● Текст для чтения

::::::::::

30. «Весенний остров», авторский сборник

См.: «Конь с розовой гривой», рассказ.

Самый большой сборник (50 рассказов), изданный в Перми в 1964 г. (Астафьев В. П. Весенний остров [= Конь с розовой гривой]: рассказы для среднего и старшего школьного возраста. Пермь: Пермское книжное изд-во, 1964. 264 с.; Астафьев В. П. Весенний остров. Пермь: Пермское книжное изд-во, 1964. 263 с.). Впервые в сборнике появляются подзаголовки – главы (5). «Страницы детства» в дальнейшем станут повестью в рассказах «Последний поклон».

Содержание: Корни таежные: Васюткино озеро (1955). Наследство (1957). Захарка (1962). Огоньки (1953). Хозяйка лесной избушки (1955). Гирманча находит друзей (1955). Утром (1964). Теплый дождь (1958). Наши друзья: Малахай (1954). Белогрудка (1964). Стрижонок Скрип (1964). Последняя песня (1962). Радость первого полета (1964). Лежачего не бьют (1960). Бродяга-песец (1960). Как муравьи у мальчика страх отняли (1963). Капалуха (1963). Дятлята (1964). Среди лагеря (1963). Птичка в печке (1964). Куропатка (1963). Разные истории: Дядя Кузя – куриный начальник (1957). Бабушка с малиной (1962). Злодейка (1960). Щенок со знаменитыми шишками (1960). Наклепки (1960). Как чирок охотника искупал (1964). Юркий рябчик (1964). Таймень и мышка (1960). Рыбачья жилка (1960). Двенадцать патронов и ни одной гагары (1964). Страницы детства: Зорькина песня (1960). Запах сена (1963). Гуси в полынье (1960). Конь с розовой гривой (1963). Деревья растут для всех (1964). Далекая и близкая сказка (1963). Дыханье родной земли: Родное (1964). И прахом своим (1962). Марьины коренья (1962). Весенний остров (1961). Зеленые звезды (1960). Раньше здесь звонил колокол (1962). Ах ты, ноченька! (1962). Земля просыпается (1962). Летняя гроза (1962). Радость первого полета (1964). Сказ, поведанный ручейком (1962). Тропа (1960).

Переиздан в 1965 г. в Свердловске (Конь с розовой гривой: Свердловск: Средне-Уральское книжное изд-во, 1965. 184 с.) в том же составе тех же циклов, за исключением рассказов «Юркий рябчик» и «Далекая и близкая сказка».

См.: Пермское книжное издательство.

::::::::::

● Данные набора
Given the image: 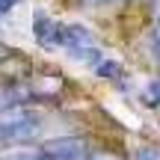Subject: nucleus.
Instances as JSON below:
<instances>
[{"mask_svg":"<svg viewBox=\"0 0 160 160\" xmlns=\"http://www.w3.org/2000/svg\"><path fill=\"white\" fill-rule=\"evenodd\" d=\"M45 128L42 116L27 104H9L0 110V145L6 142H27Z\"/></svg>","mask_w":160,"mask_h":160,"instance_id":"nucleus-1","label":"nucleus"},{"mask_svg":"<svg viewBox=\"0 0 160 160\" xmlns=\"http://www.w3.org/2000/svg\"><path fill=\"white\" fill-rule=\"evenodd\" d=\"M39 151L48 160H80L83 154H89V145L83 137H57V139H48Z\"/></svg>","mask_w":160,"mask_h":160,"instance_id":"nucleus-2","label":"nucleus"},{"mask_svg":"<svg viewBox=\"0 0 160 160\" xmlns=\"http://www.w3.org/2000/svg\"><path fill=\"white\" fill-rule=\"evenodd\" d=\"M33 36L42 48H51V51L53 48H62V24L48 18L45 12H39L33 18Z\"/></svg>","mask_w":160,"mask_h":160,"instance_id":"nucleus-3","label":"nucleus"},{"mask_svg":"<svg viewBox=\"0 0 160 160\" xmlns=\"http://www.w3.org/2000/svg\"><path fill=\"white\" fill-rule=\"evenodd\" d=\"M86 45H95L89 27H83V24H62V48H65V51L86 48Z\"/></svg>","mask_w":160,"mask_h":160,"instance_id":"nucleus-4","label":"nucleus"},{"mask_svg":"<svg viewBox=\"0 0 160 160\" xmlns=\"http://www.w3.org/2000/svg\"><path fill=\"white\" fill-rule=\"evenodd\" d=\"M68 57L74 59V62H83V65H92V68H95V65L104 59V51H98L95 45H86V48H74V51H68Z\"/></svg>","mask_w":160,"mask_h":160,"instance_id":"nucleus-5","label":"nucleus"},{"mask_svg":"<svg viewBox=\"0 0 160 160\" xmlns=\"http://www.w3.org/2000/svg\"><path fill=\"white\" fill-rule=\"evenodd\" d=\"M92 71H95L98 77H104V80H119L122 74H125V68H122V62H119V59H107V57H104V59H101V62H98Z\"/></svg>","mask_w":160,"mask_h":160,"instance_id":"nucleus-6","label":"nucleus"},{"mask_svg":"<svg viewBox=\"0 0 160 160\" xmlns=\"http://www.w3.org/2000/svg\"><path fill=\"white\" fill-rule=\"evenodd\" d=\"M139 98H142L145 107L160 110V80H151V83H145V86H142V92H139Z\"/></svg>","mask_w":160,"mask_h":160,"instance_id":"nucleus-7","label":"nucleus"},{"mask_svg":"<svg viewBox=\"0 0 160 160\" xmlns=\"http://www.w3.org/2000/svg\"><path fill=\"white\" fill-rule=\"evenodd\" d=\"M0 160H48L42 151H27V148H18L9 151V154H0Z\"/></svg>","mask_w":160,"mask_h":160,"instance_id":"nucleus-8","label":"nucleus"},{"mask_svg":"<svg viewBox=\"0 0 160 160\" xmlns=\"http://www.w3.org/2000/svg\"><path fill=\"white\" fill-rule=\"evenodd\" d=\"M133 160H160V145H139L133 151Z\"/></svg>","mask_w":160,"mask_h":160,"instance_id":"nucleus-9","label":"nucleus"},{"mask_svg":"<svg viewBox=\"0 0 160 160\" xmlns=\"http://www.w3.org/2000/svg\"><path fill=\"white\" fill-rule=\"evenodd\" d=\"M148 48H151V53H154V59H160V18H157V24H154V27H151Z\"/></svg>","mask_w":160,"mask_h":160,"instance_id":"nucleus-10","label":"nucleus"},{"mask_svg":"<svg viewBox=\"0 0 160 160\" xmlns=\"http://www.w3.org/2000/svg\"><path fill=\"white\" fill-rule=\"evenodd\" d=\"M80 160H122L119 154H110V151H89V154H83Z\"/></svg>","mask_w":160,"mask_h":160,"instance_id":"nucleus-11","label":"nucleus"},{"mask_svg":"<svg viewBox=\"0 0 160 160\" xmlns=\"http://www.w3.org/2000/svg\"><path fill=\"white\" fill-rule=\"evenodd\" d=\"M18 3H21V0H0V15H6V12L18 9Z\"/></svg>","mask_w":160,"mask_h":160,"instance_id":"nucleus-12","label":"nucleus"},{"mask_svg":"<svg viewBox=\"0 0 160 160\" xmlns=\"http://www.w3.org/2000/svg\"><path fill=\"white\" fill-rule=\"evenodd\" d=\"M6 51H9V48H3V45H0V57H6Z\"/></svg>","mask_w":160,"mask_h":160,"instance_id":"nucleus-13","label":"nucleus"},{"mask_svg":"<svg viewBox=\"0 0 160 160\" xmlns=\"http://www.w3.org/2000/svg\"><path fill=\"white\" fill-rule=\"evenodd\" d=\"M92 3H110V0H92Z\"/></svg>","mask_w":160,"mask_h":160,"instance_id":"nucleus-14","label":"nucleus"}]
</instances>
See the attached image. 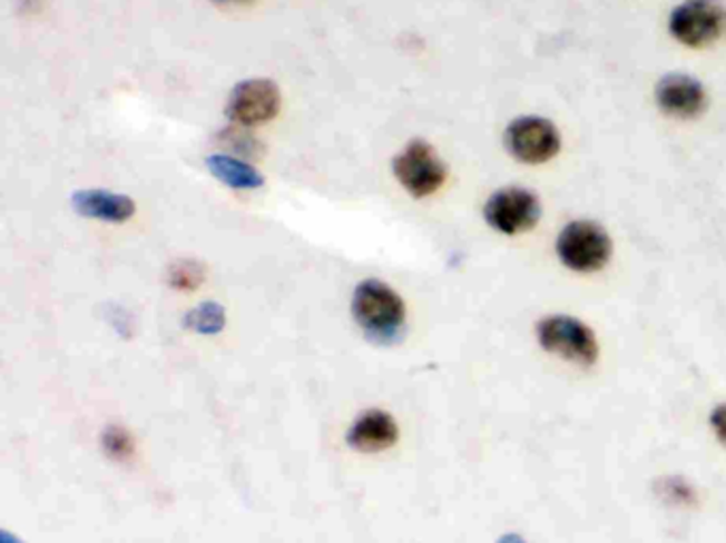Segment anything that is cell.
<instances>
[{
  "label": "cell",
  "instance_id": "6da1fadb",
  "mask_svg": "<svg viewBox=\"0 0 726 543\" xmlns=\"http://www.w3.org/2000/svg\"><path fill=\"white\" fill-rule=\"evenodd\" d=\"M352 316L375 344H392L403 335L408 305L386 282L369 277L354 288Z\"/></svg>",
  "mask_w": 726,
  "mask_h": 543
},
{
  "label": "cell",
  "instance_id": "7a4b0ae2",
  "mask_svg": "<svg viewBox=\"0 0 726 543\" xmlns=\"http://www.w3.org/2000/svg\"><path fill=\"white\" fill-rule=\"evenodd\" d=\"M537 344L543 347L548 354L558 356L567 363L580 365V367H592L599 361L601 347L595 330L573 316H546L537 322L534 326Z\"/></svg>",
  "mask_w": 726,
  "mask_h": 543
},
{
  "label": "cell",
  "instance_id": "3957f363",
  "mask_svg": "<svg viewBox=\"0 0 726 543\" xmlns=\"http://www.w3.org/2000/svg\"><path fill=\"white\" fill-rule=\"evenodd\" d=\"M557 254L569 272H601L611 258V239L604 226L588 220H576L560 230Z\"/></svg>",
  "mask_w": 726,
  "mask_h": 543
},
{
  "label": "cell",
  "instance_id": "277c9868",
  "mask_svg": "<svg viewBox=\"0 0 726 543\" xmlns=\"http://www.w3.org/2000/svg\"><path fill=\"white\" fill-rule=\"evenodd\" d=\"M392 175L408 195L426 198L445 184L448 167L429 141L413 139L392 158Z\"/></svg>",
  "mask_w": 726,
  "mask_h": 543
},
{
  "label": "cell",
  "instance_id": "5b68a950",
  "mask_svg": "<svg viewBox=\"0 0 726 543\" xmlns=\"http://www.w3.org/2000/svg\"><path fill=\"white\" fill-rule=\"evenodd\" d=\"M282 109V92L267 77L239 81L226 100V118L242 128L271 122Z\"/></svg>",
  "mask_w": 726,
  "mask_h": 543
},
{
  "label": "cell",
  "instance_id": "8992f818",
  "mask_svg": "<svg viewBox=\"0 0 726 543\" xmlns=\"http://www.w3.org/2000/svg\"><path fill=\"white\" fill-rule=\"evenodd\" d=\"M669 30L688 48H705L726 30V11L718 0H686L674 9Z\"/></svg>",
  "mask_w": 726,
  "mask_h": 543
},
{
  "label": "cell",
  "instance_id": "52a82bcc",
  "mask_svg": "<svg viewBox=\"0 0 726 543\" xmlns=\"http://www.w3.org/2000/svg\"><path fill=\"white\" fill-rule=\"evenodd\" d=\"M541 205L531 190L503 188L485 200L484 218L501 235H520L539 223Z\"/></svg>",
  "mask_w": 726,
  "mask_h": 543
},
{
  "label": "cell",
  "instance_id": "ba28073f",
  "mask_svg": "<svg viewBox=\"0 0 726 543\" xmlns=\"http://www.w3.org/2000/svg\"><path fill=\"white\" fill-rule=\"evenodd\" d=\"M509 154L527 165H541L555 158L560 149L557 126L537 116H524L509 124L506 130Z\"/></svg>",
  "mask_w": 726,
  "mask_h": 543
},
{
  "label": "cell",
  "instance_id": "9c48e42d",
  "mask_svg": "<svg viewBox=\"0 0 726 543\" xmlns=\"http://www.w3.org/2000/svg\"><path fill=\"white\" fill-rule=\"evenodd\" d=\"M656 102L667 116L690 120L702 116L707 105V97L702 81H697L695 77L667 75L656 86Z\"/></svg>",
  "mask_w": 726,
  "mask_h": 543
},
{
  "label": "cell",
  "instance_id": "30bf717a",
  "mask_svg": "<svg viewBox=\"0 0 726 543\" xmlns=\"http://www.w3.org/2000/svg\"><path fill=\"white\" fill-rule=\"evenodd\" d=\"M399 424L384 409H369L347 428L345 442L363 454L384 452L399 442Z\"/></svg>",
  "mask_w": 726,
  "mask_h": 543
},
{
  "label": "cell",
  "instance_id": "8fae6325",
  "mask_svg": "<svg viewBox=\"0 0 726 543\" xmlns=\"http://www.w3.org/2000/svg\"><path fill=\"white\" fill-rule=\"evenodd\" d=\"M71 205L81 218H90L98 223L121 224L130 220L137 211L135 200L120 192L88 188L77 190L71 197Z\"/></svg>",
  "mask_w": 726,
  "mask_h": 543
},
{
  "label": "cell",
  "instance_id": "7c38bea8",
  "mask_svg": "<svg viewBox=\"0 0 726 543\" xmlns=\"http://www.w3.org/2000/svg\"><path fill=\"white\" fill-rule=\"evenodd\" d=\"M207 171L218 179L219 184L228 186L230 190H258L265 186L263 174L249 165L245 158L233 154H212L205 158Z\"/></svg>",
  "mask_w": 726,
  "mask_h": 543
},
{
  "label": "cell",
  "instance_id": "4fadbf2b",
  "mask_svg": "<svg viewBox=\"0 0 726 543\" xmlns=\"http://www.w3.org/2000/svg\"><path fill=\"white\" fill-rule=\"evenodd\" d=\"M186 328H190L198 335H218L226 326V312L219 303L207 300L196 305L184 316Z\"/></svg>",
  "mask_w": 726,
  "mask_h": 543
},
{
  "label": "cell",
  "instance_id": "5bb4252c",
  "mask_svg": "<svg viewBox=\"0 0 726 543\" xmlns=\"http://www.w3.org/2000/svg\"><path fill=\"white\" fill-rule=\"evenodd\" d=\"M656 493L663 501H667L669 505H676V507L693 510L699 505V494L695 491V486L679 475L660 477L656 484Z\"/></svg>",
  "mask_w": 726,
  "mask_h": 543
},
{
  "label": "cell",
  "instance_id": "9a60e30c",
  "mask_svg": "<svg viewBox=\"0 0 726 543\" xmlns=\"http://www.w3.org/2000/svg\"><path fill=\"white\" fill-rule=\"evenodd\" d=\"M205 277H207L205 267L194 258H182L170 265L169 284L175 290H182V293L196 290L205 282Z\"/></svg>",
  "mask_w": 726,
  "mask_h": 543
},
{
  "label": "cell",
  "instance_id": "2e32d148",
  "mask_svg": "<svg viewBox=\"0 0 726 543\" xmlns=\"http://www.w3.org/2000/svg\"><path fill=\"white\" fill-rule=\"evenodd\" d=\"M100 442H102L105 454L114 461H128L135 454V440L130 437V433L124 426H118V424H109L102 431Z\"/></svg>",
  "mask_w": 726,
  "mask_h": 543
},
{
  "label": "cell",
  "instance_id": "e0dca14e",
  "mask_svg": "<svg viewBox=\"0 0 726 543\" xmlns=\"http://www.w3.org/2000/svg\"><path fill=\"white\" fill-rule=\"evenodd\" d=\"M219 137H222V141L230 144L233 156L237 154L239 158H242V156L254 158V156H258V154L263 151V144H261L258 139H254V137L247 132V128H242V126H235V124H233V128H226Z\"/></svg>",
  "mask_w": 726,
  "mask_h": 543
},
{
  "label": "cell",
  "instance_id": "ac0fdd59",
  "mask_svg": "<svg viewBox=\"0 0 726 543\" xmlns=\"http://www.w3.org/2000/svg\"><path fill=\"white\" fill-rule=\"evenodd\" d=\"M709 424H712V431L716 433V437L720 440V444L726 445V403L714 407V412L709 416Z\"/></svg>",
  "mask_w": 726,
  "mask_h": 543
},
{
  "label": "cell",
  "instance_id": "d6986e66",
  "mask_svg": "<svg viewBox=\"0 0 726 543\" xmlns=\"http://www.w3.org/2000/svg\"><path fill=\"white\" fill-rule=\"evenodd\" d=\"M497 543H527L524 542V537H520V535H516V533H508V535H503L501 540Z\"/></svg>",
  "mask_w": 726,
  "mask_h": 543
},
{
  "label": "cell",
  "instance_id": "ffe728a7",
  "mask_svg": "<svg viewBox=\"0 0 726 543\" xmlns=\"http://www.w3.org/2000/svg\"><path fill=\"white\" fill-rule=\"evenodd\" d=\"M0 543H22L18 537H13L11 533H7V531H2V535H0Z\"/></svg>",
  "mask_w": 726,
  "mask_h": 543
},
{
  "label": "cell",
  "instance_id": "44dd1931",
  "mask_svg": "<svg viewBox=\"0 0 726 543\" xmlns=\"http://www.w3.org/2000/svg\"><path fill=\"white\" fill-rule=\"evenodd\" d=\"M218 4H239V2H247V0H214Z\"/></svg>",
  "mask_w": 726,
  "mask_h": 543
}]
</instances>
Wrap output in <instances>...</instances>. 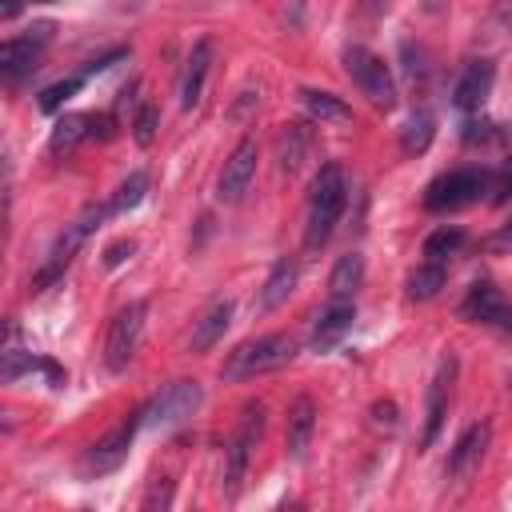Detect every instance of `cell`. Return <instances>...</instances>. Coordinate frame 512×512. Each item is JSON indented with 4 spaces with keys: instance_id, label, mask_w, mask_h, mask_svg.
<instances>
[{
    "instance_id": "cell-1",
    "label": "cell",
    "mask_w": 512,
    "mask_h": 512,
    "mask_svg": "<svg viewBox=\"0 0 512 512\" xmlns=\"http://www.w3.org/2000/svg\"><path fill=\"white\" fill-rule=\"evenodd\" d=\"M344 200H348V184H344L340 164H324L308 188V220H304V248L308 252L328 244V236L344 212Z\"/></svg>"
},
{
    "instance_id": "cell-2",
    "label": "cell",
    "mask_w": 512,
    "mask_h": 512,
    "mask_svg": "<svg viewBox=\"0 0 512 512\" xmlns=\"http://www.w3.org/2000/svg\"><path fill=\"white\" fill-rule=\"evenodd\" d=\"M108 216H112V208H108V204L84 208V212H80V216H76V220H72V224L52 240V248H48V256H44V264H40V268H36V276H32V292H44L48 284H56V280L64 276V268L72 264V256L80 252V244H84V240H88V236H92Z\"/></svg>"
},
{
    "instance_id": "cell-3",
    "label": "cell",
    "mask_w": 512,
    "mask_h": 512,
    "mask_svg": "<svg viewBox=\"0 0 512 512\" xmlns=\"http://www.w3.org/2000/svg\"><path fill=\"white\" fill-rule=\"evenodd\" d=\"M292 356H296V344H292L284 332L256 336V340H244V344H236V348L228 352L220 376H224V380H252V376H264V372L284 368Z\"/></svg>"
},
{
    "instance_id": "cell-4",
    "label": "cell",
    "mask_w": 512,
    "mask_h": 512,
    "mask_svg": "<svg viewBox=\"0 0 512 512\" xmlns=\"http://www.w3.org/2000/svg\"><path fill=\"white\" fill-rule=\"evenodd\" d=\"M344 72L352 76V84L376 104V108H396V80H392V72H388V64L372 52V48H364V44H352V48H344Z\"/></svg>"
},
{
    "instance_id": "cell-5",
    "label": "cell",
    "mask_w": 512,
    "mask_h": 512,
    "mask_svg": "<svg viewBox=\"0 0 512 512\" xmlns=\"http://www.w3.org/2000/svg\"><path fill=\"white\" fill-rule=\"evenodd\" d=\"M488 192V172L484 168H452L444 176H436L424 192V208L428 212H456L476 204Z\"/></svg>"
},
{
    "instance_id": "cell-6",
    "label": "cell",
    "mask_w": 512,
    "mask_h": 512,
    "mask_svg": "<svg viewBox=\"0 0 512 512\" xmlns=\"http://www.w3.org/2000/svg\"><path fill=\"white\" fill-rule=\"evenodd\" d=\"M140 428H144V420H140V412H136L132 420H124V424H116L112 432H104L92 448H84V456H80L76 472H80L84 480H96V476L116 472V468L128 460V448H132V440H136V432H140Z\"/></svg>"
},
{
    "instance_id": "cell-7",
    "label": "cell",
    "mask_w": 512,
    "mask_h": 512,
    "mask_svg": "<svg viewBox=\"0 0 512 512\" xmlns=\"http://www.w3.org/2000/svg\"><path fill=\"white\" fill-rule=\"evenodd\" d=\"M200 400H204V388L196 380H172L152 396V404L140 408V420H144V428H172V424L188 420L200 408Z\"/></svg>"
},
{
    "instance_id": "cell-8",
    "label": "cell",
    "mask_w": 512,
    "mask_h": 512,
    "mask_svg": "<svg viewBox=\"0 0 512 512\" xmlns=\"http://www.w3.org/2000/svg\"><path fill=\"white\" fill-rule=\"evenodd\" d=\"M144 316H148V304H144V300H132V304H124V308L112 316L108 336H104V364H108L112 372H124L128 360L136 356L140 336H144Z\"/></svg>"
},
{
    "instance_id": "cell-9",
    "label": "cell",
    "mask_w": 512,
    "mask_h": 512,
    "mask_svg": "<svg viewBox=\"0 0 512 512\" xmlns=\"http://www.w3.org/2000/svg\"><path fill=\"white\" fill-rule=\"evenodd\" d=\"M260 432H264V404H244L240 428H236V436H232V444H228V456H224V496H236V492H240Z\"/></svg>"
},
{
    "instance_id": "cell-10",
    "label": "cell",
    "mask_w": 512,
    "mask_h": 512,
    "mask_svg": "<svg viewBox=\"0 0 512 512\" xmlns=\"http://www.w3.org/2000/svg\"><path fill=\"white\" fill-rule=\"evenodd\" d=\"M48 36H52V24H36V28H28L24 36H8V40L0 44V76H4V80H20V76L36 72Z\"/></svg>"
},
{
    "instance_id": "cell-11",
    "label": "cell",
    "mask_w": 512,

::::::::::

● Задания
1: Сколько рассказов вошло в сборник «Весенний остров», изданный в Перми в 1964 году, по сведениям текста об этом сборнике?
2: Подхватите текст о сборнике «Весенний остров» и допишите продолжение после его последнего предложения.

● Ответы
1: 50 рассказов.

2:
31. «Весенний остров», короткий рассказ

«Весенний остров» – рассказ, написанный в 1961 г. в Красноярском крае, опубликован в газете «Звезда» (Астафьев В. П. Весенний остров // Звезда (Пермь). 1959. 12 окт.); относится к пермскому периоду творчества В. П. Астафьева. Первое отдельное издание «Затесей», куда входил этот рассказ, вышло в 1972 г.; включен в полное собрание сочинений В. П. Астафьева в 15 т. (Астафьев В. П. Весенний остров // Собрание сочинений: в 15 т. Красноярск: Офсет, 1997. Т. 7: Затеей: семь тетрадей. С. 24–25). Переведен на немецкий и эстонский языки (1984).

В Государственном архиве Пермского края в личном фонде В. П. Астафьева хранятся рукописи двух редакций рассказа «Весенний остров», более ранние названия рассказа «Вступление» и «Весна в июле».

В рассказе доминирует пейзажное описание сибирской реки Енисея. В названии определен центральный образ рассказа – весенний остров, описываемый автором от первого лица. Фабула рассказа включает в себя восторженное описание по-весеннему цветущего острова в разгар лета. Завершается рассказ высказыванием писателя о том, что у каждого явления в мире есть своя пора расцвета, и она может случиться не в срок. Но важно, что «к каждому человеку поздно или рано приходит своя весна».

См.: «Звезда», газета. «Весенний остров», сборник. «Поросли окопы травой», сборник. «След человека», сборник.

32. «Воспитывать литературную молодежь», статья

Под псевдонимом В. Саянский.


См.: «Чусовской рабочий», газета.

33. «Восьмой побег», рассказ

См.: «Бурелом», рассказ.

Рассказ «Восьмой побег» создан на основе другого, неопубликованного рассказа «Бурелом» в 1964 г. Впервые напечатан в журнале «Наш современник». 1965. № 8. С. 29–44. Первое издание в книге – сборнике «Синие сумерки». В Государственном архиве Пермского края в личном фонде В. П. Астафьева датировка написания рассказа отсутствует.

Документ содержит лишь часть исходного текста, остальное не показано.